--- Written exercise ---
Find every line in the records below that contains the string "nearer", treating uppercase and lowercase as different, and copy each of those lines in full.

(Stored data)

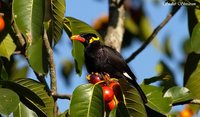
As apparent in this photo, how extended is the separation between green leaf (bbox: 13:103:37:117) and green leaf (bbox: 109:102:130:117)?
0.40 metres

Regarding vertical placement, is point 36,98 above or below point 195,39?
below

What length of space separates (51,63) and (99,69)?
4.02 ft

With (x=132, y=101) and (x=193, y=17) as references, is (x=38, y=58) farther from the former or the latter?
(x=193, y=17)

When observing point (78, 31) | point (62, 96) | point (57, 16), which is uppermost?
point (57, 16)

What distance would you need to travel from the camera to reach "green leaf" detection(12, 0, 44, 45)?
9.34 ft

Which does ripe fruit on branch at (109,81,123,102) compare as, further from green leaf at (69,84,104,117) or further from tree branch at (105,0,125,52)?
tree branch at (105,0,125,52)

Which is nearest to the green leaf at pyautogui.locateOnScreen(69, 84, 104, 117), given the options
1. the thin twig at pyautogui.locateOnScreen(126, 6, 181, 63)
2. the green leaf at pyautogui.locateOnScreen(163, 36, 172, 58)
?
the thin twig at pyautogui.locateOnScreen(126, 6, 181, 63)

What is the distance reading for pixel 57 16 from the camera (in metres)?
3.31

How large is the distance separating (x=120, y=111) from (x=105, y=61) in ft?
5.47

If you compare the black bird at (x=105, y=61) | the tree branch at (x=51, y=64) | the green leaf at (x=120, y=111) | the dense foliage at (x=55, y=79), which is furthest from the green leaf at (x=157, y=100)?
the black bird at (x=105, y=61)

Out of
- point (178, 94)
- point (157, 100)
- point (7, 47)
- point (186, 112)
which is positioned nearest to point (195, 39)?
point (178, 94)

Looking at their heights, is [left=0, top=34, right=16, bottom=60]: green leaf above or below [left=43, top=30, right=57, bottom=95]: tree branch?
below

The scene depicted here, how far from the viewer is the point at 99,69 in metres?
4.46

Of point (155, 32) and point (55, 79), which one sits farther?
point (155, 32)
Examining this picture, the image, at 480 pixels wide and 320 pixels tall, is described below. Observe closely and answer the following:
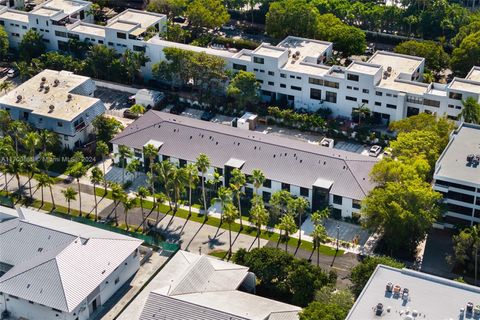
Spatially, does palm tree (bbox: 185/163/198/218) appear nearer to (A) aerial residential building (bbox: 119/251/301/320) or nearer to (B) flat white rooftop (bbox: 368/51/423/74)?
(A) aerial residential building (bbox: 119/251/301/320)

==

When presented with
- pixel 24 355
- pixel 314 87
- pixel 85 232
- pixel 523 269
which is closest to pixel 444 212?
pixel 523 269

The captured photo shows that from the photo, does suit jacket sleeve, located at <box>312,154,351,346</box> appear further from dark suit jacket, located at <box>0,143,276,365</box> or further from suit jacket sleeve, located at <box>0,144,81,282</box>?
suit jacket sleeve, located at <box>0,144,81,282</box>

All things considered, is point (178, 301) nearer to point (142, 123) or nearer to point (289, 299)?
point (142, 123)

--- Response to this task ---
Spatially, does palm tree (bbox: 185/163/198/218) appear nearer to (A) aerial residential building (bbox: 119/251/301/320) or nearer to (B) flat white rooftop (bbox: 368/51/423/74)?
All things considered, is point (178, 301) nearer to point (142, 123) or nearer to point (289, 299)?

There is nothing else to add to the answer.